## Gösterilen Metin

Cesaret Ve Korku Dile Geldi

Cesaret ve korku; kaosa girmiş bir kişi, iki arkadaş gibi söylenip dururmuş.

Cesaret: Gözlerin muamma bir kaygıda boğulmuş.

Korku: Farkındayım. Geçmiş, belleğimde alelade bir tehlike hissiyle beni hipnotize edip durmuş.

Cesaret: Bir ses ruhuna sürekli üzüntü fısıldıyormuş.

Korku: Çünkü yiğitliğin ve yürekliliğin unutulmuş.

Cesaret: Bu bir muhatara! Solunumun mazideki esintilerde hızlanırken alt üst olmuş.

Korku: Benzim sarı, ağzım kupkuru olmuş. Eskiler, istediğim her yeniliğe ‘Bu ne cüret!’ diyormuş.

Cesaret: Çünkü kötülük gelme ihtimali sende gizli bir coşku olmuş. Kalbin acıyla çevrili bir karmaşıklığa atıyormuş.

Korku: Sıhhati bozuk beynimin girift labirentleri bir karınca yuvası gibi ve bazı izleri çıkarıp atamıyormuş.

Cesaret: Kendini vücudunda gösteren karmaşık duyguların zihninde tutuşmuş; cesaret özünde bulunurmuş.

## Gösterilen Kayıtlar
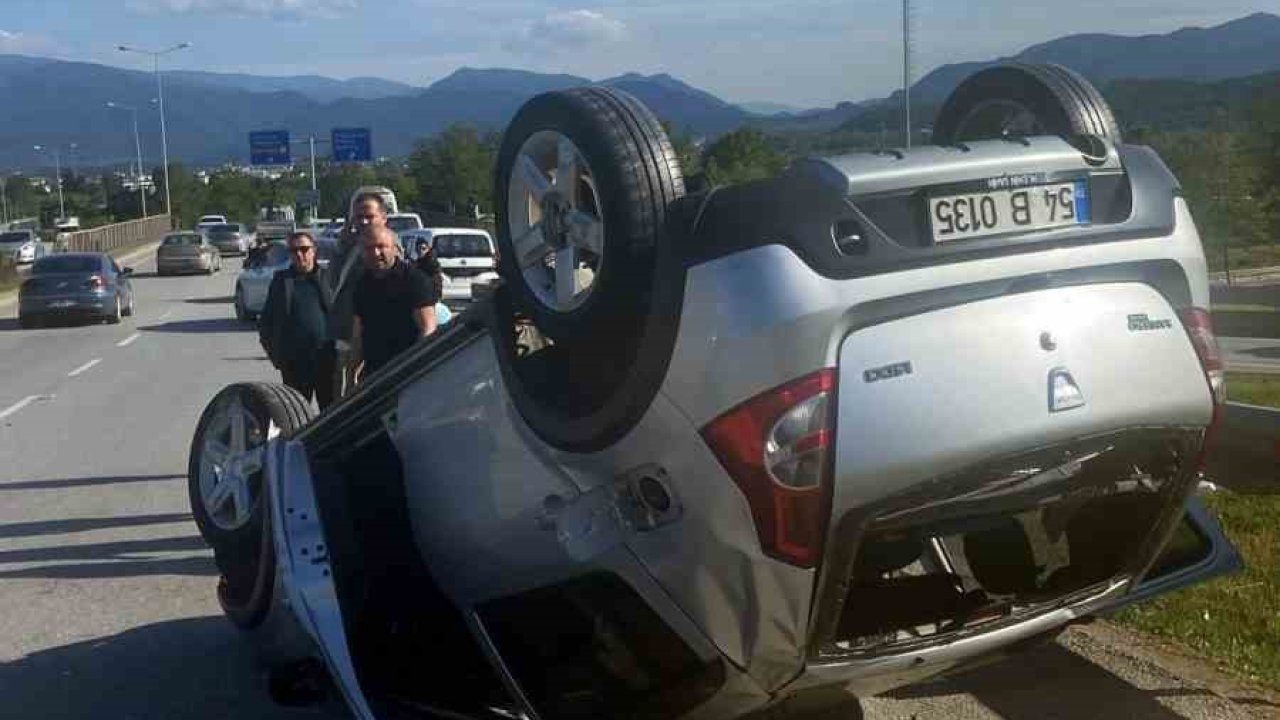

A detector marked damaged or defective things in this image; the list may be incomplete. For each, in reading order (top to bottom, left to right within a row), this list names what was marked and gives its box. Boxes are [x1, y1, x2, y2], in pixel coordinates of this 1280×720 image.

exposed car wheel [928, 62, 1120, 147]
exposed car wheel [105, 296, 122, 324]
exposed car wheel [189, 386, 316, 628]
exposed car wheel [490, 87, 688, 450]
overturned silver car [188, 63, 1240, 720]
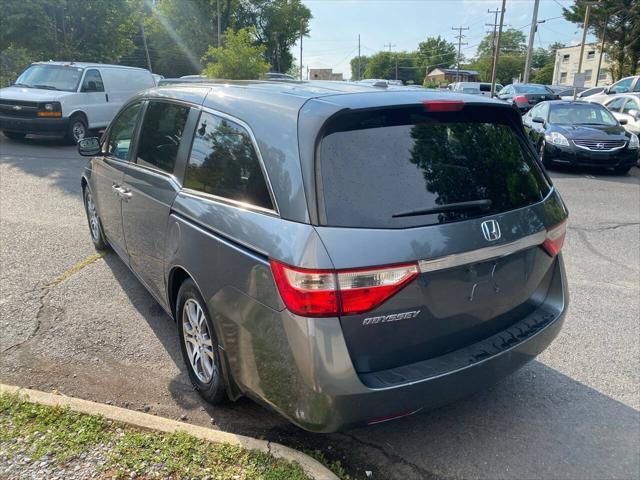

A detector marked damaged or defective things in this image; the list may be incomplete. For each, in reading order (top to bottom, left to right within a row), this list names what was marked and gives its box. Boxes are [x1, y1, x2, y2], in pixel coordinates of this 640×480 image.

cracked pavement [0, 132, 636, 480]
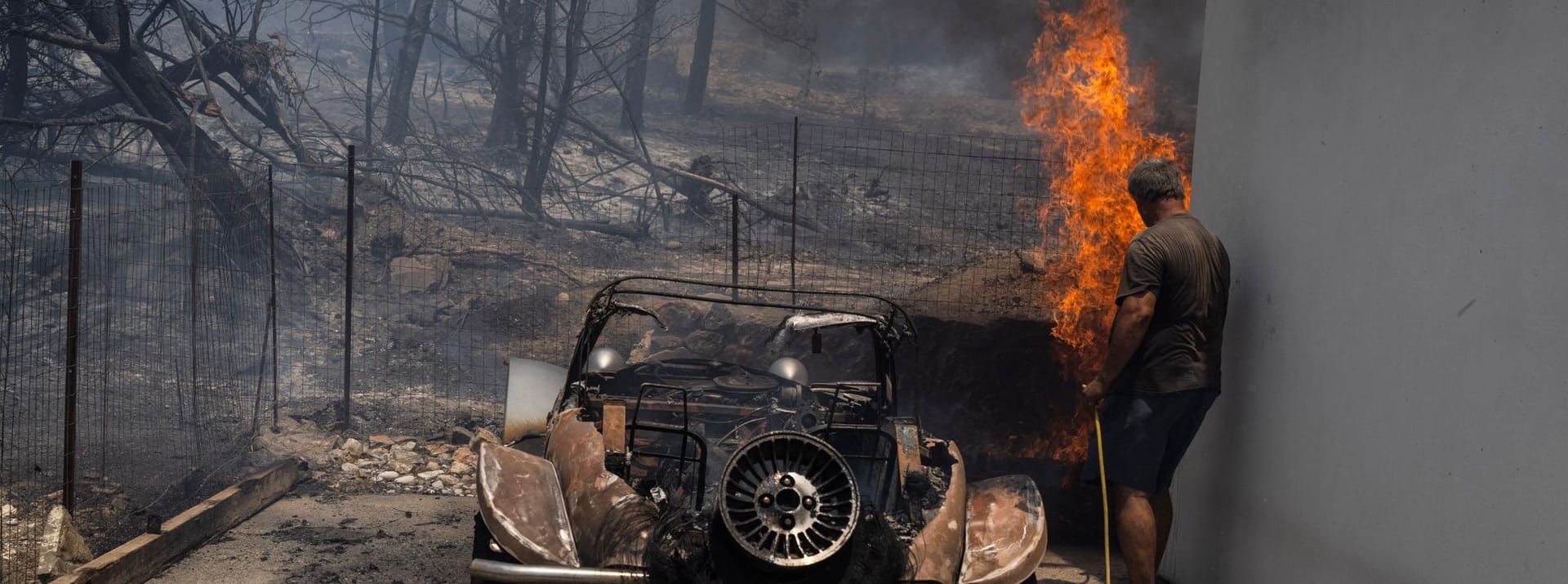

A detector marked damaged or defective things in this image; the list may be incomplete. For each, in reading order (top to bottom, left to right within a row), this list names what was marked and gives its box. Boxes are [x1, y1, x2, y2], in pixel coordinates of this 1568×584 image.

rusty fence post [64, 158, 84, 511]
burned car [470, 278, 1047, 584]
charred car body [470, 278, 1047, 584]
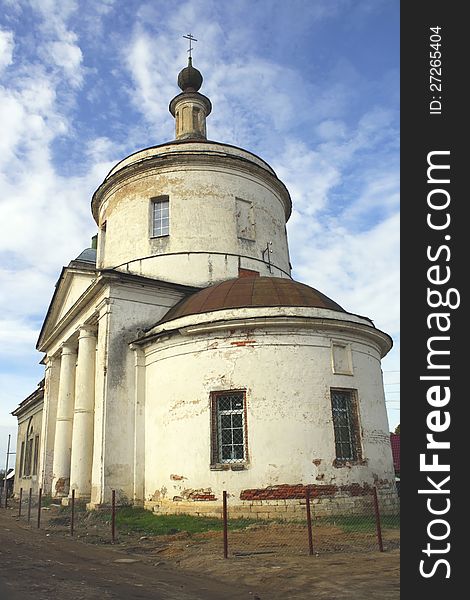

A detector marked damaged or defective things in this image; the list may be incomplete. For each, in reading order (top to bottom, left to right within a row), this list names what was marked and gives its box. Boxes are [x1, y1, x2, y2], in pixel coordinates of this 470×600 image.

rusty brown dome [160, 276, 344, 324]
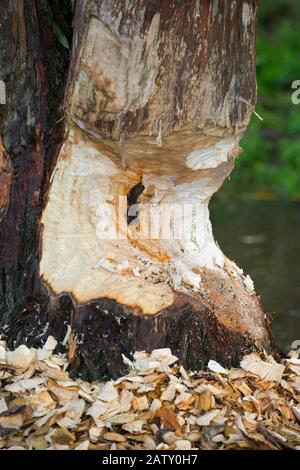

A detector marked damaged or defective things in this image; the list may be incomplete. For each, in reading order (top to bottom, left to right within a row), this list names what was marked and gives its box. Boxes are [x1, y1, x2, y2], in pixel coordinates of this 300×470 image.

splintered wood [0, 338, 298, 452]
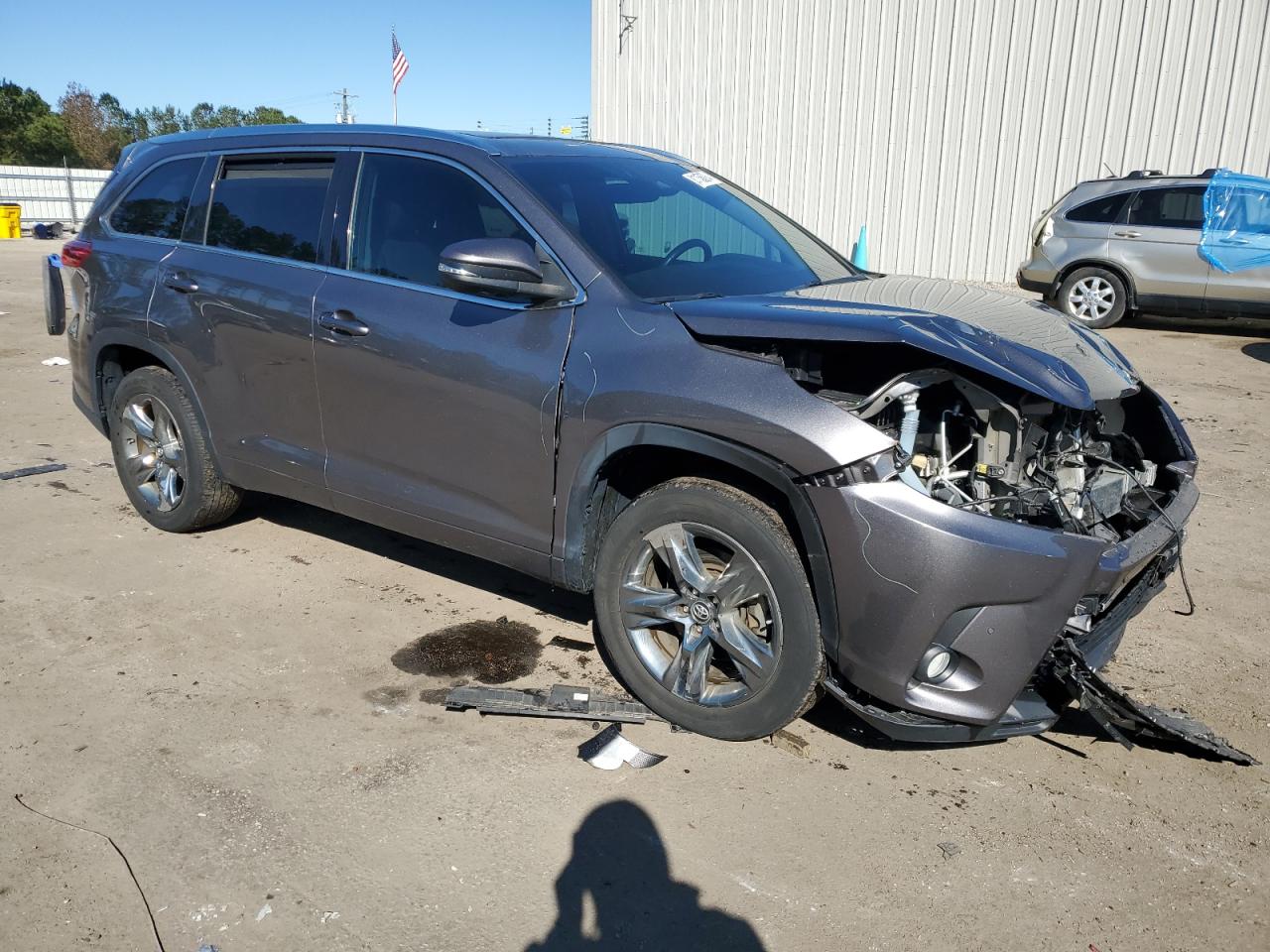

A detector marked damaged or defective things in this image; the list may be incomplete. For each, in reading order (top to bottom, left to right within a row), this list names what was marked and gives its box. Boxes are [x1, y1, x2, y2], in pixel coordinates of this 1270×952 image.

## Yapılacak İş
Cesaret ile korkunun konuşmasını aktaran metni lütfen son cümlesinin ardından sürdürün.

## Yazılı Yanıt
Korku: Beyinde kaydedilenler, güzelliği sonsuzluğa uyutmuş. Zaman, ‘Yapma!’ diye bir şarkı tutturmuş.

Cesaret: Bırak matemi! Kalbini dinleyen, varlığın yalanlarından kurtulurmuş.

Korku: Yeri unutulmuş! Atılganlıkla olan tüm bağlarım kopmuş.

Cesaret: İnsan sana kendisini bırakırken sadece eleştirilerin duyulurmuş.

Korku: Sesim karşıma çıkanlarda…

Cesaret: Her gördüğün senin bir yüzün. Başını göğsüne yasla ve dinlediklerini uygula.

Korku: O, barış ve sev der. Benim için sevgi, ‘Kaybetme ihtimalim var.’ der, inancımsa basit bir kader!

Cesaret: O; sana tesir eden, korktuğunu düşündüğün her şey ve herkes ‘Senin beyninde ürettiklerin.’ der.

Korku: Hissettiğim nefret ve tedirginliğim için senden özür dilerim.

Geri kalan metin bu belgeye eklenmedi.